U-BIOPRED produces booklet on patient engagement
IMI severe asthma project U-BIOPRED has produced a short, practical guide on how to involve patients across all stages of healthcare research. Aimed at people planning on applying for, or developing EU healthcare research projects, the booklet sets out top tips for successful patient involvement based on the experiences of the project’s Patient Input Platform (PIP). The project’s advice can be summarised as follows:
- Before the project starts, get patients involved as soon as possible, budget for their involvement, and set up a patient input platform.
- During the project, provide coordination and support for patients and communicate with them regularly and clearly. Patients can provide input on all aspects of projects, especially issues such as patient ecruitment in clinical studies, and communication with wider (non-scientific) audiences.
- As projects draw to a close, patients can play a key role in gaining visibility for projects in public, patient and policy settings, and encouraging other patients to get involved in research.
U-BIOPRED proved successful at integrating patients’ input into its work. ‘U-BIOPRED PIP members hope that by sharing their experiences of involvement, they can provide practical guidance to achieve successful and meaningful patient involvement to optimise your research outcomes,’ the authors write.

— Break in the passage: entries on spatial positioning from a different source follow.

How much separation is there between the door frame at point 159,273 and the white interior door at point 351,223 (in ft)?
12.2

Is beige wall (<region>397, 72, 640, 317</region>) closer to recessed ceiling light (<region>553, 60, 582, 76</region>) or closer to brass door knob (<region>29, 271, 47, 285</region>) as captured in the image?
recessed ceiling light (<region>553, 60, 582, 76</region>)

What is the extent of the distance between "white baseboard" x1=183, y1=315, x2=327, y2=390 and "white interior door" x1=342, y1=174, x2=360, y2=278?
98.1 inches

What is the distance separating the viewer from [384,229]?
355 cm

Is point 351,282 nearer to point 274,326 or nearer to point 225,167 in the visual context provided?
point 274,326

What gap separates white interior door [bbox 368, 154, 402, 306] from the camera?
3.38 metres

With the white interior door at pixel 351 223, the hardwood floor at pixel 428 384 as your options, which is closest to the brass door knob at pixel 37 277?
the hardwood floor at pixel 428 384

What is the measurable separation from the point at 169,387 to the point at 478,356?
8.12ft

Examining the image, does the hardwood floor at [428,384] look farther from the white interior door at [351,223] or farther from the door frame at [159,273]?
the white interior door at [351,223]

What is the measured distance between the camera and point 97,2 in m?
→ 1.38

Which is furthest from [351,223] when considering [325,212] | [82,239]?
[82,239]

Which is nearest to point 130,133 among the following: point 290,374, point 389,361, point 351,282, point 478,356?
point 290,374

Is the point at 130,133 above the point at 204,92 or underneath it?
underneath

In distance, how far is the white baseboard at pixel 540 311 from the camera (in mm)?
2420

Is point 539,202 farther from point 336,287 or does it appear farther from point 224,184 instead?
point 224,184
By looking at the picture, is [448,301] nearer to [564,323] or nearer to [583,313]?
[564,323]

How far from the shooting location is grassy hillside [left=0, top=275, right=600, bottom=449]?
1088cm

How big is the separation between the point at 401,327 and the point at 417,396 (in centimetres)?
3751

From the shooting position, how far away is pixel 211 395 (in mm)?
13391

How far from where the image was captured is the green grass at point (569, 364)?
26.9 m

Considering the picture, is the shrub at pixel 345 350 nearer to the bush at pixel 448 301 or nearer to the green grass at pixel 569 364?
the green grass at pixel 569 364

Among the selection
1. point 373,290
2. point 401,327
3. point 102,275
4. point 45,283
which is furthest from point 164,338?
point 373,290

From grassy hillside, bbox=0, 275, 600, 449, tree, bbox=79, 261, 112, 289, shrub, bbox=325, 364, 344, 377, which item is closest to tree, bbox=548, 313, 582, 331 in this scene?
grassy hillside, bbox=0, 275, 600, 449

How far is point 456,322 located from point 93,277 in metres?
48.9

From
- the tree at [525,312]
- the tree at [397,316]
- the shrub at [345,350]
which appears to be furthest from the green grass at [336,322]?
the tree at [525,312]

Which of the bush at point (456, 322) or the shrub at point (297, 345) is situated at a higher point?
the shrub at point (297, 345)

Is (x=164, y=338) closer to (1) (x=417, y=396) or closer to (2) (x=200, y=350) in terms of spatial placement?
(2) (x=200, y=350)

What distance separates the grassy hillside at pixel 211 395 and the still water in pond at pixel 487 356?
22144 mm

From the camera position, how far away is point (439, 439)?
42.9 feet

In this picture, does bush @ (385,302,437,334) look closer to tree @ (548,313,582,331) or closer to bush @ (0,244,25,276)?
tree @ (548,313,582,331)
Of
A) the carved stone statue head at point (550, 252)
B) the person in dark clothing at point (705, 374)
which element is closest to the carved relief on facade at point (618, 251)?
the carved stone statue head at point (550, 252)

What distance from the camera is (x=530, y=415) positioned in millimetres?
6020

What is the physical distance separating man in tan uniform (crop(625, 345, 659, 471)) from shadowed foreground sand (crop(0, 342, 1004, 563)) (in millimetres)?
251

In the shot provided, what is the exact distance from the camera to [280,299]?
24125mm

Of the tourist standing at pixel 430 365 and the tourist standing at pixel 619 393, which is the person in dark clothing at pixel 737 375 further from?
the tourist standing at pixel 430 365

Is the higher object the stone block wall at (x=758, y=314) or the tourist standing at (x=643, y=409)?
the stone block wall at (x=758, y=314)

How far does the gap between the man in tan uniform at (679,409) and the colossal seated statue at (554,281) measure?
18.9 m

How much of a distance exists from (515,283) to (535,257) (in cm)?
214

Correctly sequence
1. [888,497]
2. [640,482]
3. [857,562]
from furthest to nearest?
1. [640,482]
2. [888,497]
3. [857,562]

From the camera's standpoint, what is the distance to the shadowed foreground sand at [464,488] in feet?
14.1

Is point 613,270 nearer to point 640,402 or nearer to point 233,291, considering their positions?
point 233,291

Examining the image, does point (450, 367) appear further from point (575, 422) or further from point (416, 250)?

WEB-RADR launches Croatian version of side effect reporting app
Croatia has become the third country in Europe to benefit from the WEB-RADR mobile app for reporting suspected adverse drug reactions (side effects). The Croatian app, which is available via both Apple’s App Store and Google Play was launched by HALMED, Croatia’s Agency for Medicinal Products and Medical Devices, at a conference in Zagreb. The mobile application allows patients, healthcare professionals, carers and others to directly report ADRs as well as receive the latest information concerning medicinal products using their mobile devices. ‘After HALMED was the first in the world to begin using the online application of the World Health Organization (WHO), the introduction of our mobile application represents the logical continuation of our efforts to apply new digital technologies in order to make the ADR reporting system more accessible to patients and health care professionals. Croatia, the United Kingdom and the Netherlands are the first member states of the European Union which have implemented such applications, and a mobile application meant for use in all the other member states of the European Union will be developed based on our experiences,’ said Darko Krnić, Head of HALMED’s Department for Pharmacovigilance and Rational Pharmacotherapy.
Read HALMED’s press release.
Advance your education with Eu2P’s courses
IMI’s Eu2P project runs numerous courses covering various aspects of medicines research and development, including pharmacovigilance. The courses range from short, ‘bite-sized’ online courses to full Master’s programmes. Now the project has produced a handy ‘at a glance’ guide that provides students with a simple overview of the types of courses available, the workload involved, and the certificates offered upon successful completion of the course. Applications for the short online courses are always open. The deadline for applications for the next intake of Masters students is 26 June. The Eu2P Master is an academic post-graduate training in pharmacovigilance and pharmacoepidemiology that leads to a MSc degree jointly awarded by the European Universities working together as Eu2P partners. Finally, the next deadlines for applying for the shorter certificates are in early September.